Extend the blueberry muffin recipe below, starting right after its final step.

Document ::
==================================================

Skinny Blueberry Muffins
Skinny Blueberry Muffins blend fresh blueberries into a moist batter made with all-purpose flour, Greek yogurt, and cashew milk, yielding a light, tender crumb with bursts of juicy fruit. The use of canola oil adds moisture without heaviness, and tossing the berries in flour prevents sinking. These muffins bake at a high temperature for a quick rise that creates a soft yet slightly golden texture, making them suitable for a wholesome breakfast or snack option.
Ingredients
- 1 ½ cups all-purpose flour
- 2 teaspoons baking powder
- ¼ teaspoon salt or to taste
- 1 egg large
- ½ cup granulated sugar
- ½ cup cashew milk Silk brand, unsweetened
- ¼ cup canola oil or vegetable oil
- ¼ cup Greek yogurt plain
- 1 teaspoon vanilla extract
- 1 blueberries helps prevent sinking, fresh, 1/2 cups, tossed in 2 tablespoons flour
Instructions
- Preheat oven to 425F. Spray the cavities of a Non-Stick 12-Cup Regular Muffin Pan very well with cooking spray or grease and flour the pan; set aside. (I don’t prefer the cosmetic look of muffin liners.)
- To a large bowl, add all the flour, baking powder, salt, and whisk to combine; set aside.
- To a separate large bowl, add the egg, sugar, milk, canola oil, Greek yogurt, vanilla, and whisk until smooth and combined.
- Add the wet ingredients to the dry ingredients, stirring gently until smooth and combined, without needlessly over-mixing or muffins will become tough.
- Add the blueberries and fold gently to incorporate. I haven’t tried the recipe using frozen blueberries but if you do, I recommend adding them to the batter frozen because they’ll run and bleed less than if thawed, adjust baking time accordingly if necessary.
- Using a large cookie scoop or 1/4-cup measure, evenly distribute the batter into the cavities of the prepared pan, filling each cavity about 3/4-full. Tip – Add a couple blueberries to the top of each muffin for a nice pop of color.

==================================================

Entries ::
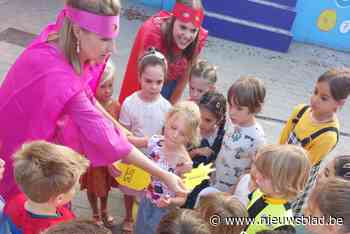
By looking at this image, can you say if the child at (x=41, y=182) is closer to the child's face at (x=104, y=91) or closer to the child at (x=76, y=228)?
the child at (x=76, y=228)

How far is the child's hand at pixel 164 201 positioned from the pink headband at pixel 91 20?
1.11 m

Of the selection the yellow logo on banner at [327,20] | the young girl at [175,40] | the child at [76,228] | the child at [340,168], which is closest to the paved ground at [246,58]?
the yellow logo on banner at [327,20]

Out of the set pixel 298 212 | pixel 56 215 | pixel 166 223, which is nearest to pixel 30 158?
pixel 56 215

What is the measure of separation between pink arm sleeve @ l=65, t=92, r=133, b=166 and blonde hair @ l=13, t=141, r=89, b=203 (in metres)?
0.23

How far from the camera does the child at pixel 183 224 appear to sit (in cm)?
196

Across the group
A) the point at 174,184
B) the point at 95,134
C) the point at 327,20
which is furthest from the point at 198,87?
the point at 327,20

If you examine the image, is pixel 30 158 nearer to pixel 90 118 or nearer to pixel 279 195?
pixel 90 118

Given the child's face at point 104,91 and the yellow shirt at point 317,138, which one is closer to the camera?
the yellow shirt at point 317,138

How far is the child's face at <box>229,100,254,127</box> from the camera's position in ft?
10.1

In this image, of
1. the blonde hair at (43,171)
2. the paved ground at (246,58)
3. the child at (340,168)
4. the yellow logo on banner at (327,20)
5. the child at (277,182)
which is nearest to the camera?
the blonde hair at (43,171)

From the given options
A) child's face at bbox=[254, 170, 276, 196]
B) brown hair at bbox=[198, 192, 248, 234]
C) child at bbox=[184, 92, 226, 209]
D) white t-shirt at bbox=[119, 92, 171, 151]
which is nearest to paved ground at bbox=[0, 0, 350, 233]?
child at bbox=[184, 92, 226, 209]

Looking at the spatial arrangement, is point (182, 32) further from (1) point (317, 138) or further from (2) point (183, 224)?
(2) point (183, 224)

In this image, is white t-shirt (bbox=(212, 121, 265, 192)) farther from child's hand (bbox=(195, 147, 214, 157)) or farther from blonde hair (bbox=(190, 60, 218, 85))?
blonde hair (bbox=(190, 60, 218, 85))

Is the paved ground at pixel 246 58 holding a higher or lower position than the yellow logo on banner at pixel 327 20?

==================================================

Response to this exercise ::
- Bake for 5 minutes at 425F. The short baking time at very high heat helps the muffins get a more domed top.
- Lower the temp to 375F and bake for about 19 to 20 minutes or until tops are set, lightly golden, springy to the touch, and a toothpick inserted in the center comes out clean or with a few moist crumbs, but no batter. Use your judgment when evaluating doneness because muffin pans, ovens, ingredients, and climates vary. Start watching closely at about 16 minutes.
- Allow muffins to cool in pan on top of a wire rack for about 10 minutes before removing and placing on rack to cool completely. Gently rim each cavity with a knife if necessary for easier removal. Muffins are best fresh but will keep airtight at room temp for up to 1 week or in the freezer for up to 6 months.
Notes
- Substitute cashew milk with other plant-based milks like almond or vanilla almond milk if preferred.
- Liquid coconut oil can be used instead of canola or vegetable oil for a different fat source.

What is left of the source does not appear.